Photo | CBC

Starting January 1st, 2018, Ontario is implementing OHIP+, a new drug plan coverage that will provide children and youth ages 24 and under with prescription drug coverage. OHIP+ will cover over 4,000 prescription drugs that are currently included in the Ontario Drug Benefit (ODB) program, or funded through Exceptional Access Program.

OHIP+ was announced by Kathleen Wynne in May 2017. Wynne states the plan will be included in the 2017 budget alongside higher minimum wage and other social policy changes. The Liberals introduced economic updates to the 2017 budget alongside a promise to create a “Strong and Fair Ontario,” which soon became a central campaign promise for the upcoming provincial election. The plan to provide children and youth with free prescription drugs has been met with praise by Canadian healthcare workers.

On November 14th, Charles Sousa, the Minister of Finance, delivered the 2017 Review in legislature, stating that OHIP+ is part of the commitment to create greater fairness and opportunity for all Ontarians. Patients will not need to formally enroll to receive access to free coverage—the only documents required are a valid health card and an eligible prescription.

Ontario residents who attend universities in another province will still be able to receive coverage under OHIP+ with a valid health card and prescription.

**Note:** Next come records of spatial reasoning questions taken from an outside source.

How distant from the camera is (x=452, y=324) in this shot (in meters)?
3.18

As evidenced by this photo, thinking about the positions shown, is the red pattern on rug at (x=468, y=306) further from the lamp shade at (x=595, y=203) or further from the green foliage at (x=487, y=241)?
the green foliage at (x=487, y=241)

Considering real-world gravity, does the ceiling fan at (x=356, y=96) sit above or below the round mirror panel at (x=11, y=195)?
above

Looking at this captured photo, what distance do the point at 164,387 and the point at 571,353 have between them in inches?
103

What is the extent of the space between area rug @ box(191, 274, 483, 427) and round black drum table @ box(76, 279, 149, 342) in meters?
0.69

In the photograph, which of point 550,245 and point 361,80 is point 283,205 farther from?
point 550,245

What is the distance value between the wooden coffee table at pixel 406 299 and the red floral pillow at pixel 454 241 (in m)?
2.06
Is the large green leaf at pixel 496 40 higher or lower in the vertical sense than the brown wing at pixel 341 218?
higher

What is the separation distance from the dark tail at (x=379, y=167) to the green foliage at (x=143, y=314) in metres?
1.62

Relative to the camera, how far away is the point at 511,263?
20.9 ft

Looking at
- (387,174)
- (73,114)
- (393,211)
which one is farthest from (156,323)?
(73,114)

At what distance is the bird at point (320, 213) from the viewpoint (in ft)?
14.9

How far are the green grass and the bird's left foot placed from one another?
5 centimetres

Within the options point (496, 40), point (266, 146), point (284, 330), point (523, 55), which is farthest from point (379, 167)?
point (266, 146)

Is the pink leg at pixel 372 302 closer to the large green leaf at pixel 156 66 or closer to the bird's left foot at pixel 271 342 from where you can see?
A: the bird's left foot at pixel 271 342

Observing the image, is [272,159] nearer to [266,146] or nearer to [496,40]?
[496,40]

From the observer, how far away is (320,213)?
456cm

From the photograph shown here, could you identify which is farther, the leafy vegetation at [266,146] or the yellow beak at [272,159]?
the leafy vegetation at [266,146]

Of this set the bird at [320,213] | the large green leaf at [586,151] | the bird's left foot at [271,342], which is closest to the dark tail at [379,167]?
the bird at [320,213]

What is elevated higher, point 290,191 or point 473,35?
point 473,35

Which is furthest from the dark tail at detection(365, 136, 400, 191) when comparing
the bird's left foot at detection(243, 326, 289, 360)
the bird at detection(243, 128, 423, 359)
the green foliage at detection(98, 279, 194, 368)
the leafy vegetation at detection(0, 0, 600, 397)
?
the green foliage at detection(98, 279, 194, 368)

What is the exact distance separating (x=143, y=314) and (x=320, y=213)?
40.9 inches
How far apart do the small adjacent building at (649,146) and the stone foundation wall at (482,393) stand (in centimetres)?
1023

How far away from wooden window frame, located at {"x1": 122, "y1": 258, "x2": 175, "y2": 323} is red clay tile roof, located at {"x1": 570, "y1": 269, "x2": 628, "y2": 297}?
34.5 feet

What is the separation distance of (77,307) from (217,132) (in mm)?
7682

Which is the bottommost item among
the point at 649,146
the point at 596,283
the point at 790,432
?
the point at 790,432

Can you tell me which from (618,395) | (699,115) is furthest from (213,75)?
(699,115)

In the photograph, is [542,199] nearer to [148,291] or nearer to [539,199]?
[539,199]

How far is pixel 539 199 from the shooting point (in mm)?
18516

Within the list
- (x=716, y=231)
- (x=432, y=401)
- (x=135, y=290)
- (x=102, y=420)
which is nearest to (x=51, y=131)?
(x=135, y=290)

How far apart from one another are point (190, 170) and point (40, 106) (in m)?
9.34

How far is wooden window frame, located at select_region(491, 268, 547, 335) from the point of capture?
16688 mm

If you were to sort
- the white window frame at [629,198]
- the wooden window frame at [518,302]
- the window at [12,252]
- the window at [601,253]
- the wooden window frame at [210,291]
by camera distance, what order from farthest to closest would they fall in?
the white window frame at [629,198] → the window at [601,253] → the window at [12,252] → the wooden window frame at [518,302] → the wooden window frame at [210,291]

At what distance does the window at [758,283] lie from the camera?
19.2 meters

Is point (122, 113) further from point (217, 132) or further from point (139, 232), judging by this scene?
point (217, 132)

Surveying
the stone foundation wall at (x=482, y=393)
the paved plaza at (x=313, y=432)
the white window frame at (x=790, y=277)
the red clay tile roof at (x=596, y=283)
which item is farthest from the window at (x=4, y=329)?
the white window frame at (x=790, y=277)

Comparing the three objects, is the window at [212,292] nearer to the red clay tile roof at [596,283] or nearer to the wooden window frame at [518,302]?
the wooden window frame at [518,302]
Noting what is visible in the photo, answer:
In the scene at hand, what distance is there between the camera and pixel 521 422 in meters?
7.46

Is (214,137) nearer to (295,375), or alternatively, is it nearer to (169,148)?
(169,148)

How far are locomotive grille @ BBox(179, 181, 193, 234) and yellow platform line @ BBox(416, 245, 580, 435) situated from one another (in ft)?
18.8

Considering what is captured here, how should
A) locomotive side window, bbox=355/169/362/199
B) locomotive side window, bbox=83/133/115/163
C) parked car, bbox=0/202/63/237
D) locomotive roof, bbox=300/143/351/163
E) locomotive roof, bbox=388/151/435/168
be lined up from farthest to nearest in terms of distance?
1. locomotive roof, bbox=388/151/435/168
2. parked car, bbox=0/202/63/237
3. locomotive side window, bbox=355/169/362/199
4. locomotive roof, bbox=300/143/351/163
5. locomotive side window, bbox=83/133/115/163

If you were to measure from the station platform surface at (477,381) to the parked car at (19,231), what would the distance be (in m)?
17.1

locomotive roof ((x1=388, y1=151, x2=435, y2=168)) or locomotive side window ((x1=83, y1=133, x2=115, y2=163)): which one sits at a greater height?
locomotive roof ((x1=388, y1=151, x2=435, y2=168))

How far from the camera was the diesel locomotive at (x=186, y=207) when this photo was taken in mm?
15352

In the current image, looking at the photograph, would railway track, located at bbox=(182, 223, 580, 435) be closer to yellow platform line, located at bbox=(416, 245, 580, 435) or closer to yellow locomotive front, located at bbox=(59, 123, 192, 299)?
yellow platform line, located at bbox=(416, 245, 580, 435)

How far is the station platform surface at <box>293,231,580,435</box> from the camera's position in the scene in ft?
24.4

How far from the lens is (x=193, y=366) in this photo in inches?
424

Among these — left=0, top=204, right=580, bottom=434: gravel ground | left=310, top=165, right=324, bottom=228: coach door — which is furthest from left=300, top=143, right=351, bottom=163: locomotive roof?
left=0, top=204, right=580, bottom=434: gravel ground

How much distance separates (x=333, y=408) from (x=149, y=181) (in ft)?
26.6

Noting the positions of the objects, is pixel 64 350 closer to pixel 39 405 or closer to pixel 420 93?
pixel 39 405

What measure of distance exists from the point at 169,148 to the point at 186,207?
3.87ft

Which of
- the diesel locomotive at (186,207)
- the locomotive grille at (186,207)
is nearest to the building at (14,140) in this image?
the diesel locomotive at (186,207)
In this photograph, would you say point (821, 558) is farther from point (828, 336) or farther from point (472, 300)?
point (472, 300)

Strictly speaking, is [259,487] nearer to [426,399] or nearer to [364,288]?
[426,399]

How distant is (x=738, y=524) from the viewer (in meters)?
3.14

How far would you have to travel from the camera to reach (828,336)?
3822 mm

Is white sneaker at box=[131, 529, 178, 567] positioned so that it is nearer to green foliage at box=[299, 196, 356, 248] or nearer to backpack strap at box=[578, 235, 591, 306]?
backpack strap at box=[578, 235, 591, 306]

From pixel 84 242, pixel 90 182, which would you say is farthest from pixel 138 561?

OHIP+ grants financial relief for insurance providers that cover drugs in insurance plans. When the budget was first introduced in the Spring, Ontario estimated that expanded prescription drug coverage would cost the provincial government $456 million a year, leading to big savings for insurance companies. The leftover money could potentially be used towards expanded insurance coverage.

OHIP+ is part of the Liberal “strong and fairer Ontario” promise, which includes an increase in minimum wage, cheaper tuition, expanded daycare, funding for seniors, and other social policies. NDP Leader Andrea Horwath expresses concern that the proposed budget will be of little help to the middle class. Responding to the Liberal Drug Plan, the provincial NDPs pledged to create an expanded provincial pharmacare plan, under which people of all ages will be covered, but the number of prescription medications included would be limited to 125.

With the provincial election coming up in June 2018, polls have showed increased support for the Liberal party. In July, shortly after the new pharmacare plan was announced, Liberals tied with the Provincial Conservatives, with 30 percent of Ontarians saying that they will vote Conservative in the upcoming election, and 27 percent saying that they will vote Liberal. About 23 percent of Ontarians say that they support NDP.